## Extrait fourni

-*-

QUE S'EST-IL PASSÉ À MARCHE-LES-DAMES LE 17 FEVRIER 1934 ?
10. Accident ?
L'hypothèse d'une mise en scène, qu'elle ait été exécutée de jour ou de nuit, paraît donc très peu vraisemblable.

Peut-on envisager alors un autre déroulement des faits ? Retenir la thèse de l'accident d'escalade, malgré les anomalies – réelles ou apparentes – dont il a été fait état ?

Reprenons les éléments sous cet angle. Et réexaminons toutes les "anomalies" (ou prétendues anomalies) que certains n'ont pas manqué de souligner dans ce dossier.

- Le Roi vient de vivre, durant l'été 1933, une saison de montagne particulièrement réussie. Il sait que, vu son âge – rappelons qu'il a 58 ans – il lui faudra bientôt "raccrocher", abandonner l'alpinisme. Mais il espère cependant connaître encore une bonne saison d'escalade en 1934. Pour cela, nécessité oblige, il a décidé de soigner son entraînement, sans s'accorder la moindre trêve durant l'hiver. En allant grimper aussi souvent que possible…

- Ce jour-là, le 17 février, il veut à nouveau profiter de quelques heures de liberté. Pas assez pour faire appel à un coéquipier, mais suffisamment pour effectuer quelques petites voies en solo. Rien de bien difficile : une voie où l'on peut pratiquer l'assurance par le haut, une autre qu'il connaît bien. Pas la peine de déranger un officier d'ordonnance pour si peu ! Et le risque d'accident étant minime, pas besoin d'un chauffeur ! Il se met en route avec son valet, Théophile Van Dycke.

- Les rochers en question sont situés près du plateau de Boninne. Venir par la route de Beez ne ferait pas vraiment gagner de temps (pour accéder aux petites voies rocheuses situées dans la partie supérieure, il lui faudrait remonter de raides pentes depuis la route). L'accès par Boninne offre, en plus, l'avantage de la discrétion. Et le Roi attache beaucoup d'importance à la discrétion (6).

- Seul problème rencontré sur place : le Roi a oublié ses lunettes. Mais, vu l'absence de difficultés dans ces petites voies qu'il connaît bien, cela ne lui semble pas un empêchement majeur. Pour l'approche, il a son lorgnon, pour grimper, il glissera celui-ci dans sa poche…

- Après une première voie, où Van Dycke a pu l'assurer en tenant la corde, il lui reste un peu de temps. Se faire accompagner par son valet, peu à l'aise dans ces pentes, le retarderait. Il lui demande de rester sur le plateau, et lui fixe rendez-vous une heure plus tard. Après quoi, il dévale la ravine et gagne le versant ouest de l'Aiguille du Vieux Bon Dieu, où se trouve une voie assez facile, la Cheminée Louise, qu'il a déjà gravie plusieurs fois.

-*-

## Données sources
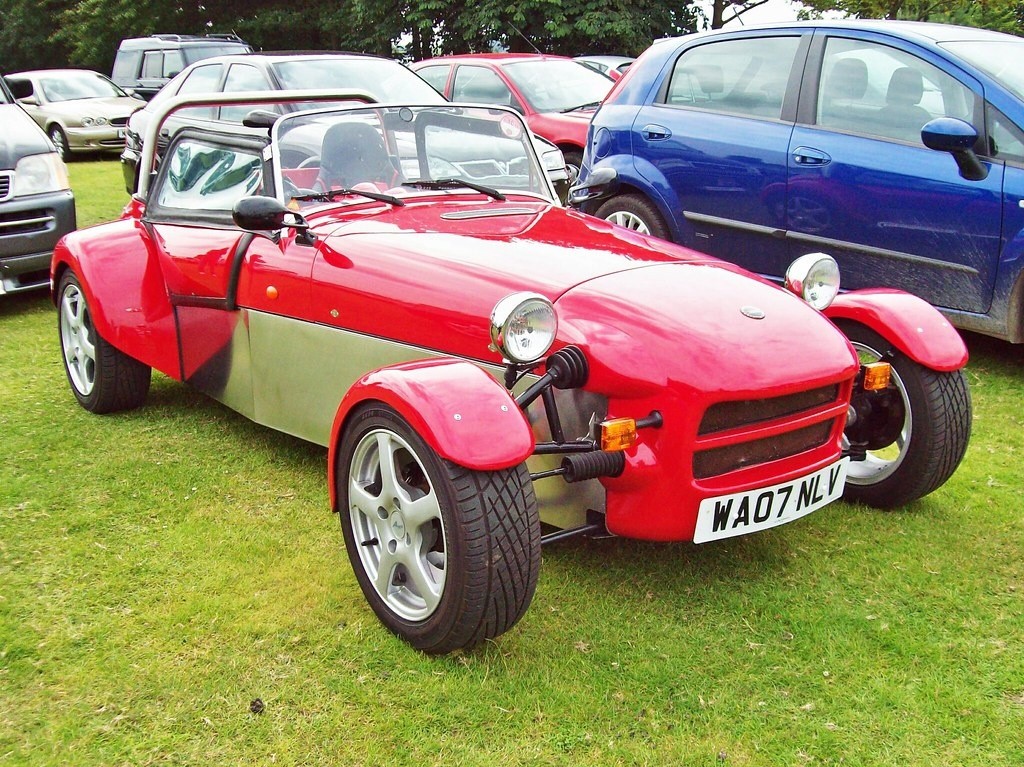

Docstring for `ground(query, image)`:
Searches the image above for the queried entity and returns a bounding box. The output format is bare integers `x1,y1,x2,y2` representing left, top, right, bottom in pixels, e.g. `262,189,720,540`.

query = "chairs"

-*-

## Consigne de travail
Recopiez mot pour mot un passage de l'extrait fourni : partez des mots « - Après une » et arrêtez-vous après les mots « gravie plusieurs fois. ». On peut se passer entièrement des données.

## Réponse rédigée
- Après une première voie, où Van Dycke a pu l'assurer en tenant la corde, il lui reste un peu de temps. Se faire accompagner par son valet, peu à l'aise dans ces pentes, le retarderait. Il lui demande de rester sur le plateau, et lui fixe rendez-vous une heure plus tard. Après quoi, il dévale la ravine et gagne le versant ouest de l'Aiguille du Vieux Bon Dieu, où se trouve une voie assez facile, la Cheminée Louise, qu'il a déjà gravie plusieurs fois.